天平十六年(744年)安積親王が亡くなり、藤原仲麻呂の手によるもとと言われている。親王は、聖武天皇のただ一人の息子でありながら皇太子に立てられていなかった。
天平十八年の正月に開かれたこの肆宴(とよのあかり)には、藤原仲麻呂も参加し歌(歌は記録されていない)を披露している。橘奈良麻呂の変への導火線はこのころもくすぶり続けていたのであろう。
家持が越中の国の守に任ぜられたのは七月である。これについても橘諸兄の意向とする考えもあるが、藤原仲麻呂の意図がより反映されたとみる考えが強い。
万葉集という壮大な歴史歌物語である。
最近、万葉歌碑巡りというと雨がつきものである。大気の状態が不安定でところによっては大雨、という状況下ではあるが、天気予報を見る限りでは、四国は多少ましなようである。
朝4時半すぎに出発。明石海峡大橋を渡り、淡路島を通過、鳴門海峡大橋から高松自動車道へ。途中、仮眠や休憩を挟み10時に到着。
あいにくの雨である。

▸ データ:

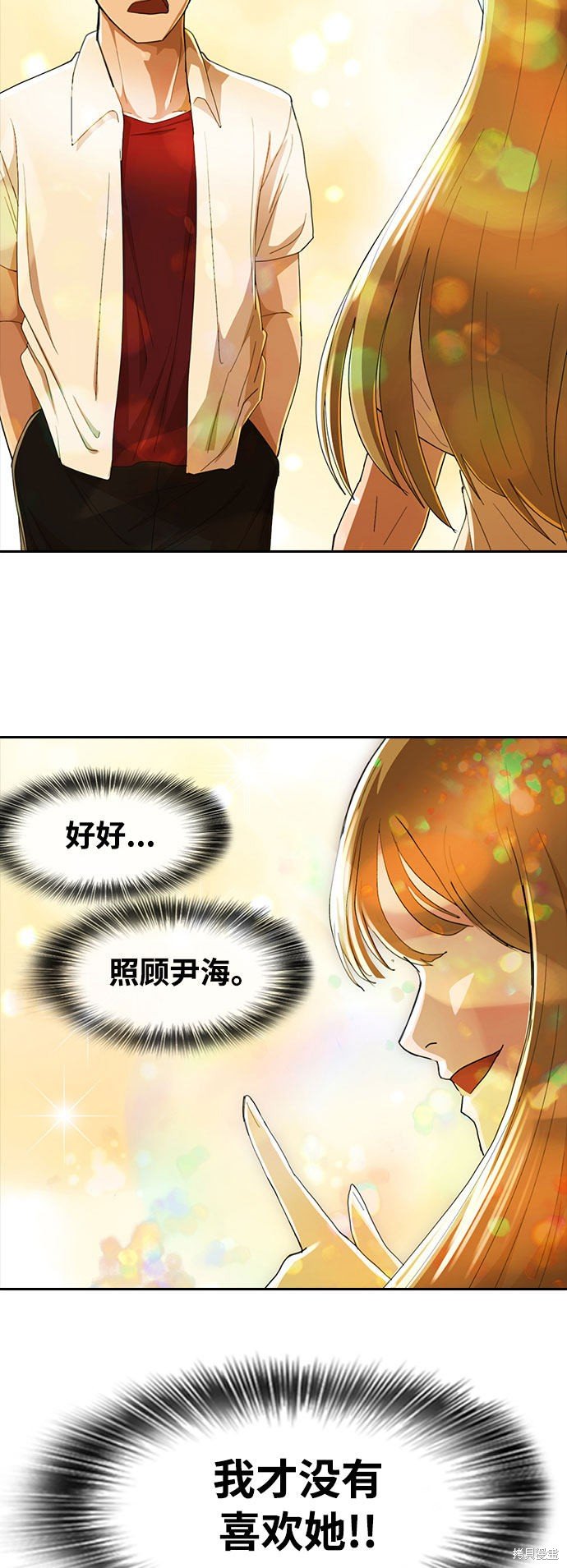 第233话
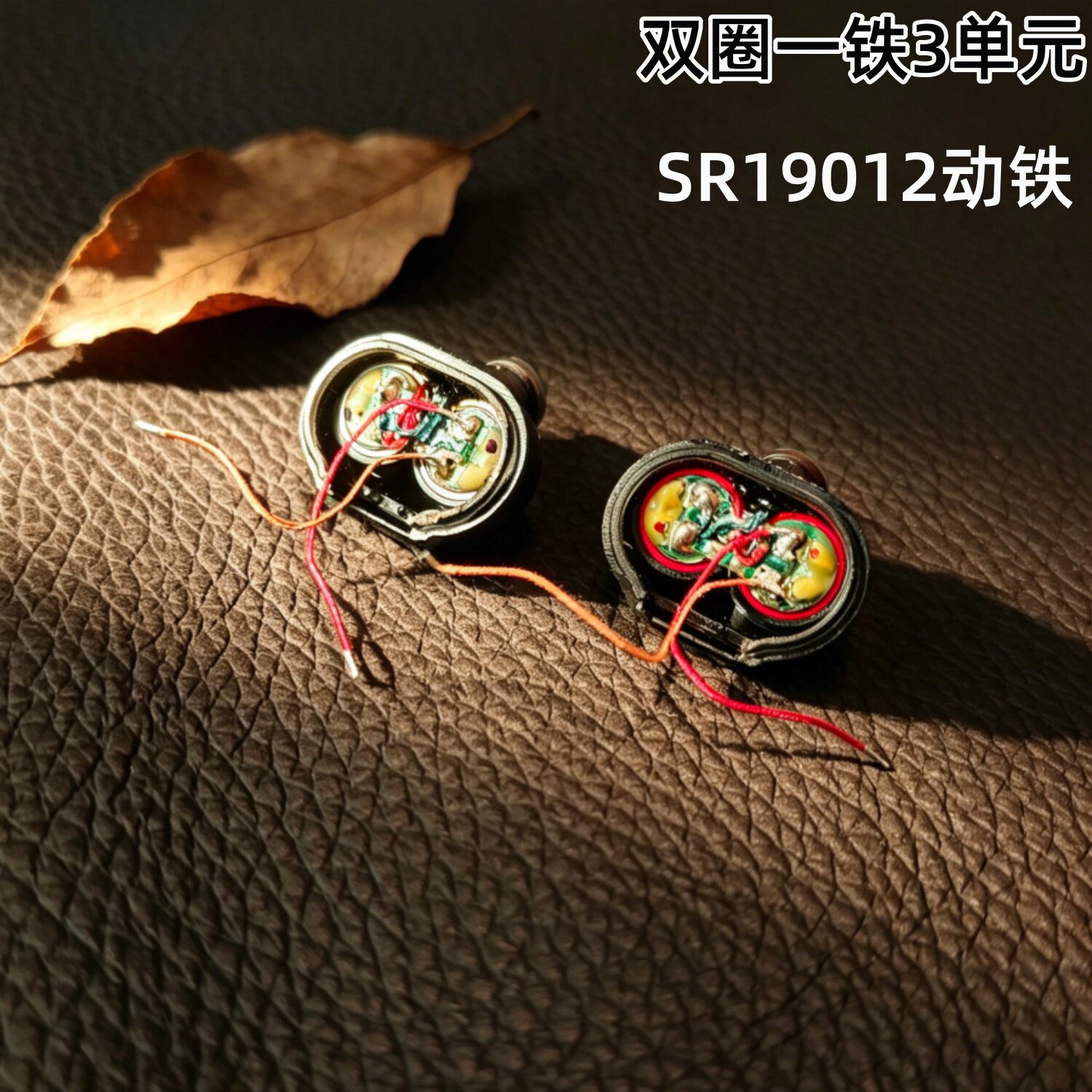 DIY动手HIFI音乐纯音耳机两圈一铁双6mm动圈+19012动铁入耳式耳塞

▸ 練習問題:
- a) 万葉歌碑巡りの文章について、次の問いに答えてください。
(i) 安積親王が亡くなったのは天平何年（西暦何年）ですか。
(ii) 家持が越中の国の守に任ぜられたのは何月ですか。
(iii) 歌碑巡りの当日、何時すぎに出発し、何時に到着しましたか。
- b) 万葉歌碑巡りの文章の続きを書いてください。

▸ 解答:
- a)
(i) 天平十六年（744年）
(ii) 七月
(iii) 朝4時半すぎに出発し、10時に到着した。

- b)
ストリートビューで毘沙門堂付近を確認しておいたのでスムーズに来られたのである。毘沙門堂は小高い丘の上にあり、その横に歌碑が建てられていた。凛とした雰囲気に包まれていた。毘沙門堂に上る階段の脇に「史跡と健康の道」という説明案内板が建てられている。そこには、歌碑が昭和十五年に作られ、天平時代の繁栄にあやかり、理想郷山本町を創り、日本文化に貢献せんとする旨の説明と歌の解説が書かれていた。
(参考文献)
★「萬葉集」 鶴 久・森山 隆 編 (桜楓社)
★「大伴家持 波乱にみちた万葉歌人の生涯」 藤井一二 著 (中公新書)
★「weblio古語辞典 学研全訳古語辞典」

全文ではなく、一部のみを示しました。